To use the consent collection function in GA4, a consent form must be added to the landing page of the website or application.
This consent form must clearly explain to users what personal data will be collected and how it will be used.
It is important to note that collecting consent in GA4 is an important privacy protection measure for users and enables compliance with data protection laws. Collecting consent can help build user trust in the website or application by showing that the user has control over their data.
GA4 offers the ability to anonymise users’ IP addresses, thus reducing the amount of personal data collected and facilitating GDPR compliance.

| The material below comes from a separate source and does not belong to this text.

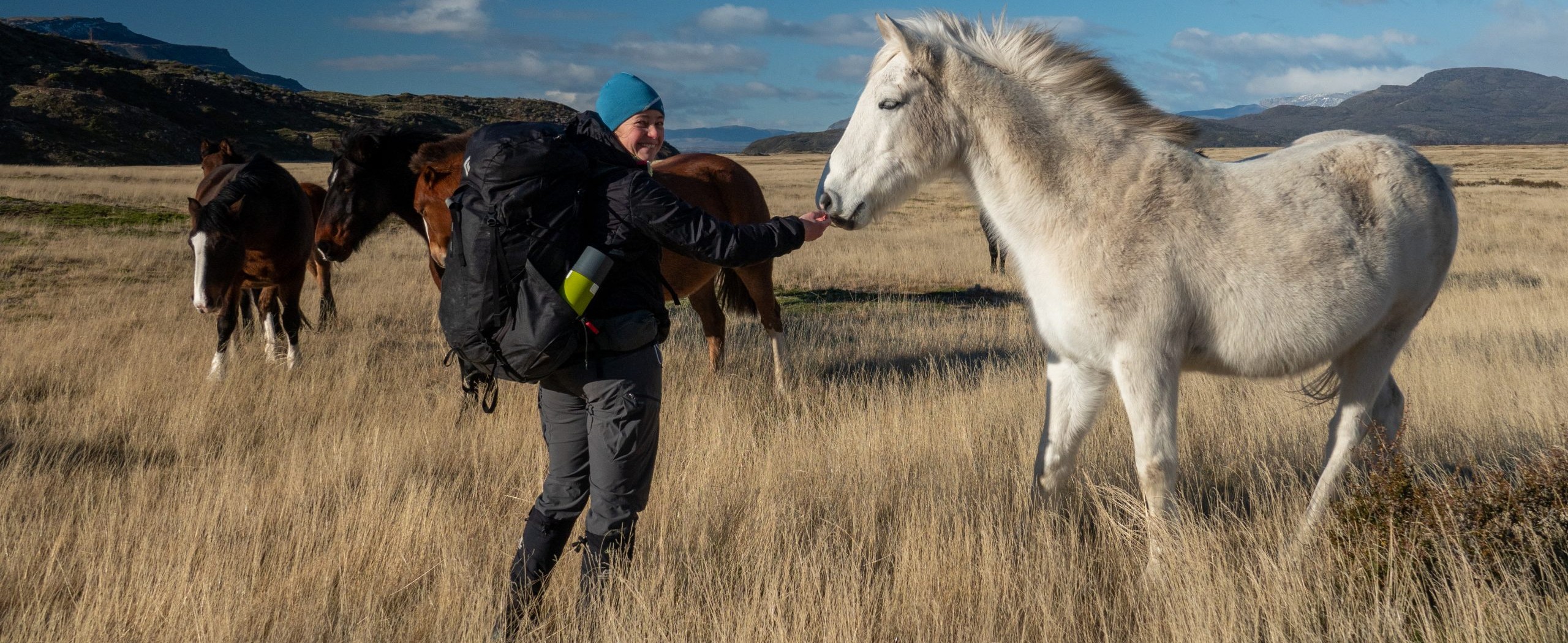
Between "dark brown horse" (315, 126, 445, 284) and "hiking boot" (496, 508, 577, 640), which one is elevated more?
"dark brown horse" (315, 126, 445, 284)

The IP address anonymisation feature in Google Analytics 4 (G4) allows the IP address of users accessing the website or application to be masked so that no personal user data is stored.
This is important to protect user privacy and comply with data protection laws such as the European Union‘s GDPR (General Data Protection Regulation).
To activate the IP address anonymisation feature in GA4, a customised tracking code must be added to the website or application. This tracking code must contain a configuration that activates the IP address anonymisation function.
The IP address anonymisation function in GA4 deletes the last three characters of the user’s IP address before storing it. This makes it impossible to identify the specific user from the IP address. It is important to note that although the IP address anonymisation feature in GA4 protects user privacy, it may affect the accuracy of the analysis.
In particular, IP address anonymisation may make it more difficult to track users returning to the website or application from different devices.
Continuous data deletion is a function available in Google Analytics 4 (GA4) that enables the automated deletion of obsolete data that are no longer useful for analysis.
The continuous data deletion function in GA4 allows you to set a customised data retention policy, specifying the period during which data should be retained before being automatically deleted.
This feature is useful for complying with privacy regulations, such as the European Union’s GDPR (General Data Protection Regulation), which requires that personal data be retained only as long as necessary for the purpose for which it was collected.
To use the continuous data deletion function in GA4, you need to access your account settings and select the data retention policy.
Here you can specify the maximum data retention period and the rules for deleting obsolete data.
It is important to note that the continuous data deletion function in GA4 does not delete data immediately.
Data are retained for a specified period, after which they are gradually deleted over time. This means that it is possible to recover deleted data for a short period after deletion.
GA4 is designed to be flexible and scalable, allowing companies of any size to use the platform to monitor, analyse and improve their marketing and sales strategies.
With its wide range of features and integration with other Google tools, GA4 is a complete solution for data management and performance analysis.